空氣當場凝結如霜,樓凡感覺自己莫名地被捲入這場漩渦,正想出言澄清,莊淨卻早她一步賞了藍宏樂一個巴掌。
「我恨你!」她紅著眼眶道出此刻的心傷,「你為什麼要來破壞我的生活?我原本過得好好的,你一出現,我的生活就變得好複雜,連我都不像我自己了!你憑什麼把我的生活弄亂,憑什麼?你這個死樂虎!」
劈哩泊啪啦罵了一大串,在淚水奪眶而出之際,莊淨跟著奪門而出,遠遠逃離這個傷害她的男人。
屋內一片靜寂,氣壓低得令人窒息。
藍宏樂撫著發燙的臉頰愣在原處,莊淨飽含屈辱的淚光和指控讓他恢復了理智,悔恨跟著擰痛了心。
她看來真的很恨他……這個想法讓他沮喪得想哭。
樓凡看不出藍宏樂沈默代表的意義,但她不能眼睜睜看著兩個相愛的人互相傷害。連她這個局外人都看得出眼前這個男人有多愛莊淨,他方才的表現像個被搶走心愛玩具的任性男孩,她聞得到散佈空氣中的濃濃醋勁,只是少根筋的莊淨沒發現。

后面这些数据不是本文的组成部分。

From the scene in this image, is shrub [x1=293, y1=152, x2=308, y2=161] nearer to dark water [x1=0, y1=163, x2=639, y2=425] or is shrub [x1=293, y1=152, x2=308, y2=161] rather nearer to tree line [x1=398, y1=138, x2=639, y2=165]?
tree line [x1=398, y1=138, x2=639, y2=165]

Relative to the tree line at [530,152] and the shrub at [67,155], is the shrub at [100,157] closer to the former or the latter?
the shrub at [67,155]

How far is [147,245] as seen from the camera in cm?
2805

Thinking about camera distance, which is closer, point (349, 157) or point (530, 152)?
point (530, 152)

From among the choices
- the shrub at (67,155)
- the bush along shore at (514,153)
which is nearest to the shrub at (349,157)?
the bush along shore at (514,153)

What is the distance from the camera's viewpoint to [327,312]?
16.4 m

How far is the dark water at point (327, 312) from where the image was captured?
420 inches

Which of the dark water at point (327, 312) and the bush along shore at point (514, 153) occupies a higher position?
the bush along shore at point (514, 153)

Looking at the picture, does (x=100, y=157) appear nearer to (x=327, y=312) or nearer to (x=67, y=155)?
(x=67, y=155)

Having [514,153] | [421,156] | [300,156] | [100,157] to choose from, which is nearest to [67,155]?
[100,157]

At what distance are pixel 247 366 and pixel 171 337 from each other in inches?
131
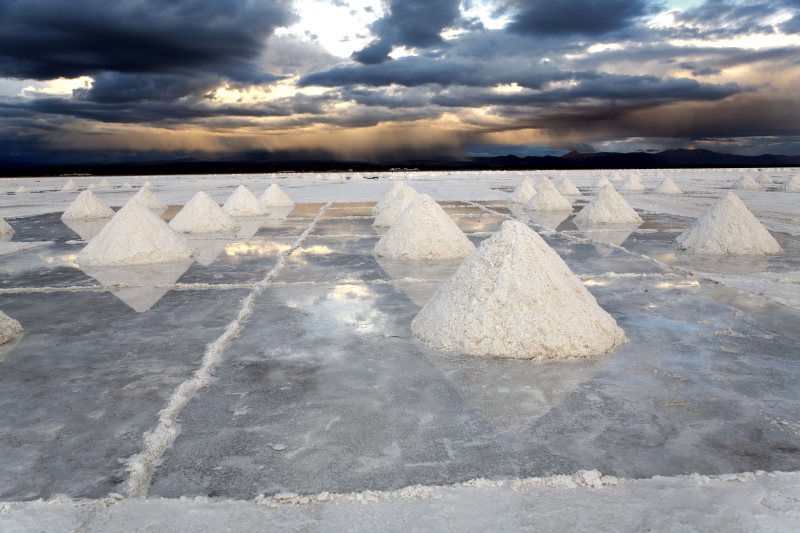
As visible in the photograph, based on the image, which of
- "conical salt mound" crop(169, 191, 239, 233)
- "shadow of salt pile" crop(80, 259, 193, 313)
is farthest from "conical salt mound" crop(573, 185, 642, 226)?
"shadow of salt pile" crop(80, 259, 193, 313)

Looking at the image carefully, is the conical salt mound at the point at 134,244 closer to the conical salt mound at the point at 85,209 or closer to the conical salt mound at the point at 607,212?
the conical salt mound at the point at 85,209

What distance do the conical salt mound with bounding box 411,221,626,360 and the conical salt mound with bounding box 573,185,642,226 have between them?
33.4 feet

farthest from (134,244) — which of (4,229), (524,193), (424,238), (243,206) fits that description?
(524,193)

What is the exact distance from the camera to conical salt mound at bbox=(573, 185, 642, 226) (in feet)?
48.2

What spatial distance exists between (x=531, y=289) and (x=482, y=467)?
228 cm

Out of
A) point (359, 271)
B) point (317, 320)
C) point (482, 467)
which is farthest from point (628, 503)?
point (359, 271)

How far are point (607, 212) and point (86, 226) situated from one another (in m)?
13.9

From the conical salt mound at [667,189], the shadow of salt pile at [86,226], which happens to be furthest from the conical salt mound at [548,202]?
the shadow of salt pile at [86,226]

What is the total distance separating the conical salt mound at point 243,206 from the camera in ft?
57.8

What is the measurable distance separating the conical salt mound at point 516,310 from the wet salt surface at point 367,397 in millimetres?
204

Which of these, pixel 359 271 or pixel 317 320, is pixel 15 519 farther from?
pixel 359 271

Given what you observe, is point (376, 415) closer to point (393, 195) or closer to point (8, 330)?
point (8, 330)

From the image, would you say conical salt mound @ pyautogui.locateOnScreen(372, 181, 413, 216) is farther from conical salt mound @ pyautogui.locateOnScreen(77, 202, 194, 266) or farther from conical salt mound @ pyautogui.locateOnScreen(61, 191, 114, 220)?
conical salt mound @ pyautogui.locateOnScreen(61, 191, 114, 220)

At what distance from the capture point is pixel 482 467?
113 inches
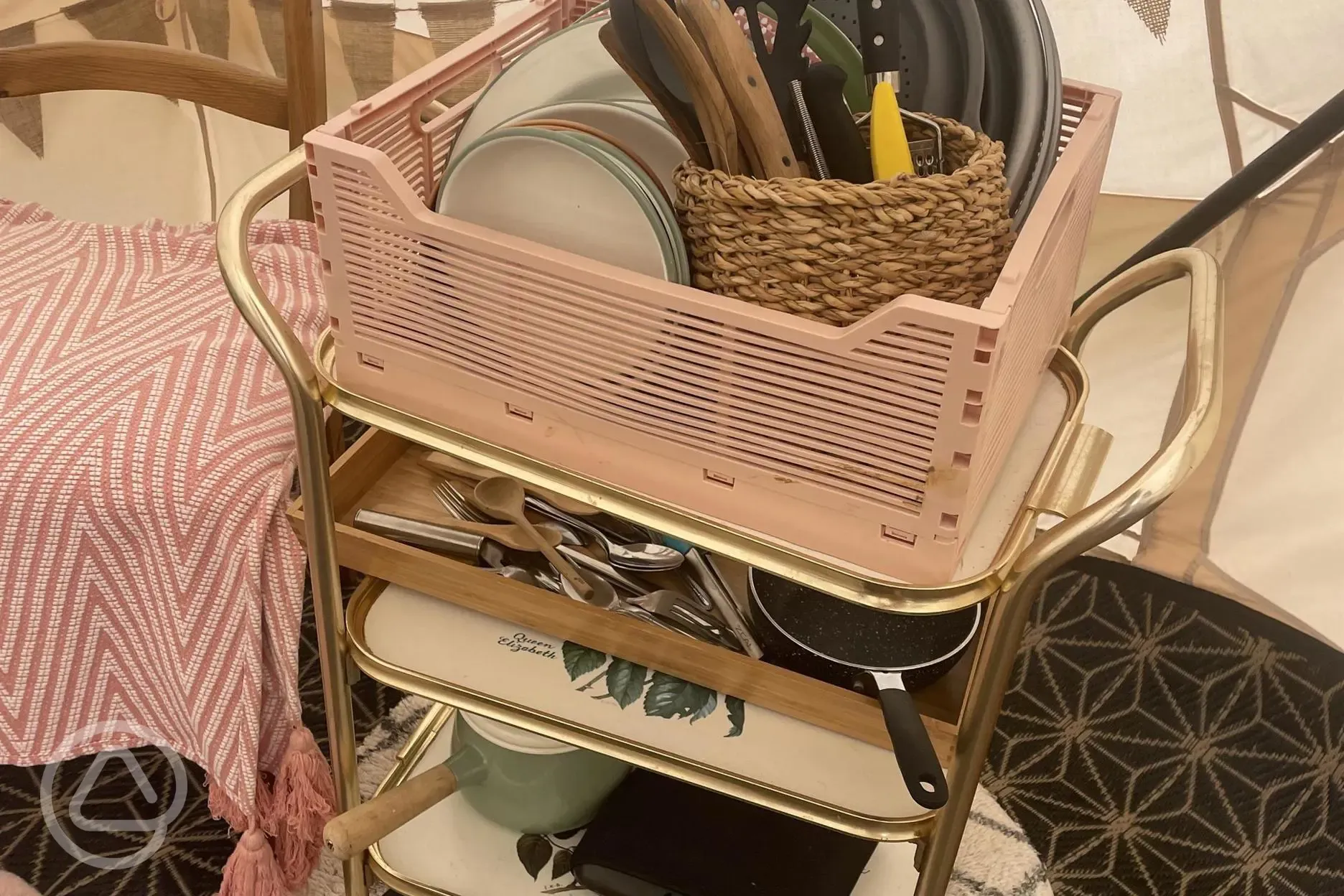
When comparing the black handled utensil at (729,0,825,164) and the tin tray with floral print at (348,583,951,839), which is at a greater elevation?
the black handled utensil at (729,0,825,164)

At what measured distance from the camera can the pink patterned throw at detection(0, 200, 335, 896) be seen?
0.91 metres

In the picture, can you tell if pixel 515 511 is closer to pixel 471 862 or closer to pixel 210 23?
pixel 471 862

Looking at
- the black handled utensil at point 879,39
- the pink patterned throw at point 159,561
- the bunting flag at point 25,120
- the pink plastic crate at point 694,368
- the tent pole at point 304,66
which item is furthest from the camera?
the bunting flag at point 25,120

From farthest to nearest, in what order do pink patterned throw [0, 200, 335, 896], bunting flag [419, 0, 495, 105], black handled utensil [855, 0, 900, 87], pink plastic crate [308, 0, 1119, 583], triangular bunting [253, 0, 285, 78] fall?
triangular bunting [253, 0, 285, 78]
bunting flag [419, 0, 495, 105]
pink patterned throw [0, 200, 335, 896]
black handled utensil [855, 0, 900, 87]
pink plastic crate [308, 0, 1119, 583]

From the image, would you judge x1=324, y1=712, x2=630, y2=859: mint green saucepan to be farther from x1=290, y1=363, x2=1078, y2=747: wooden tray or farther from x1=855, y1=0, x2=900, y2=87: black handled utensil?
x1=855, y1=0, x2=900, y2=87: black handled utensil

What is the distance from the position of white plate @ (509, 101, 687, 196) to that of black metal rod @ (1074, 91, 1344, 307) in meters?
0.54

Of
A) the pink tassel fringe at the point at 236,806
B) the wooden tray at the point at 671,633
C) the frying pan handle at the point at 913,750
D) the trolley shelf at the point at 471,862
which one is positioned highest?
the frying pan handle at the point at 913,750

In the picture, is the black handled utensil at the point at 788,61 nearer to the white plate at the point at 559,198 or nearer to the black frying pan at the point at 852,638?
the white plate at the point at 559,198

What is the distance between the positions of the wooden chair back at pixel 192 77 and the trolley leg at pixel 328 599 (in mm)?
550

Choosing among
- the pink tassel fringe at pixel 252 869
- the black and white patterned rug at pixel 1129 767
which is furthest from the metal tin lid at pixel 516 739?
the black and white patterned rug at pixel 1129 767

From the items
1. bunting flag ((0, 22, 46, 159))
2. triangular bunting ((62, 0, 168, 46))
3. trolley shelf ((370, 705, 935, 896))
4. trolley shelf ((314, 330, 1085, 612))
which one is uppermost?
trolley shelf ((314, 330, 1085, 612))

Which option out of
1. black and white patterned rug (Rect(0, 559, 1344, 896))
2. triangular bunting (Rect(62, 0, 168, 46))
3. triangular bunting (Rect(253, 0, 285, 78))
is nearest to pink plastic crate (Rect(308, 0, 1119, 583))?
black and white patterned rug (Rect(0, 559, 1344, 896))

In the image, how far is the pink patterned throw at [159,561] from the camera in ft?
2.97

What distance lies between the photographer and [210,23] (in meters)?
1.57
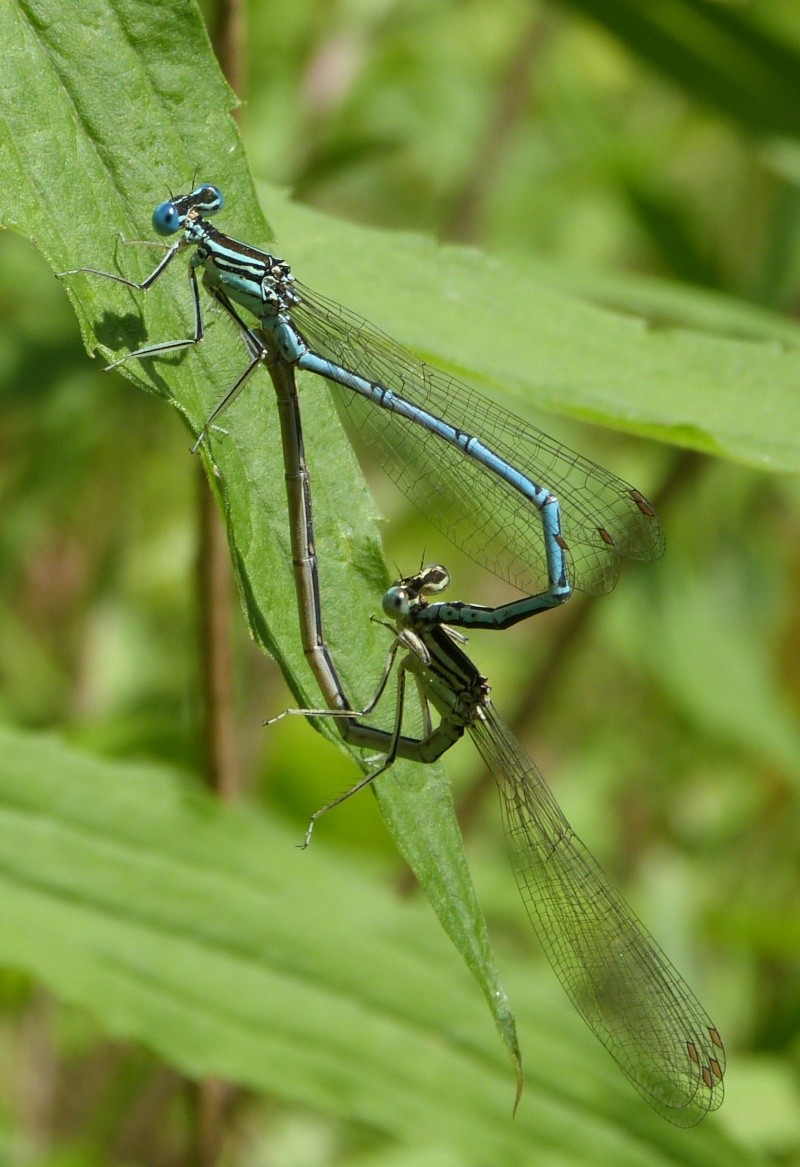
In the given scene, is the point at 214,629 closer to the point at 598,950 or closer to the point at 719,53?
the point at 598,950

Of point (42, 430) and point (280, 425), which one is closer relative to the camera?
point (280, 425)

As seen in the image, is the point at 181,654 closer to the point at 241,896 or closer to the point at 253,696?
the point at 253,696

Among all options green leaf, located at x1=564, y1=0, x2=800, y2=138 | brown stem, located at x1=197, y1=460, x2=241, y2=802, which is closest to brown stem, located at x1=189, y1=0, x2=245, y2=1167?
brown stem, located at x1=197, y1=460, x2=241, y2=802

「小淨這麼說……不是真心的。」思索著該怎麼撫慰一頭受傷的猛虎,她可不願成為無辜的犧牲者,「她愛你,只是不願承認。」
藍宏樂抬起頭,望著眼前閃耀著智慧的眸光,這才注意到樓凡善意的笑容。「你……怎麼知道?」眼前的女人有雙好似能看透一切的眼眸,他相信她的話,這個問句只是代表對自己的沒信心。
「我知道你也愛她,而且愛得很深……」善於察言觀色的樓凡一眼便看穿他的沮喪,「只是你沒把握能得到她的愛。」
在愛情裏,渴求的一方眼神總是卑微的。
如此輕易被看穿,藍宏樂有些難以置信卻也如釋重負。終於有人懂他的辛酸,知道他愛得有多辛苦,而這個人卻是他的情敵,教他該如何反應?
「你別誤會,我和小淨只是十幾年的手帕交,我們沒有同性戀傾向,我很確認自己比較喜歡男性……」樓凡看出藍宏樂眼底的戒慎,那是種面對情敵才有的態度,不禁輕笑出聲。
「那……剛剛你們……」他此刻的表情看來有些癡傻。
「這就是女人的友誼,男人永遠也無法理解。」女人出外逛街可以手挽著手,高興時抱在一起大笑,悲傷時相擁而泣,男人的友誼就含蓄許多。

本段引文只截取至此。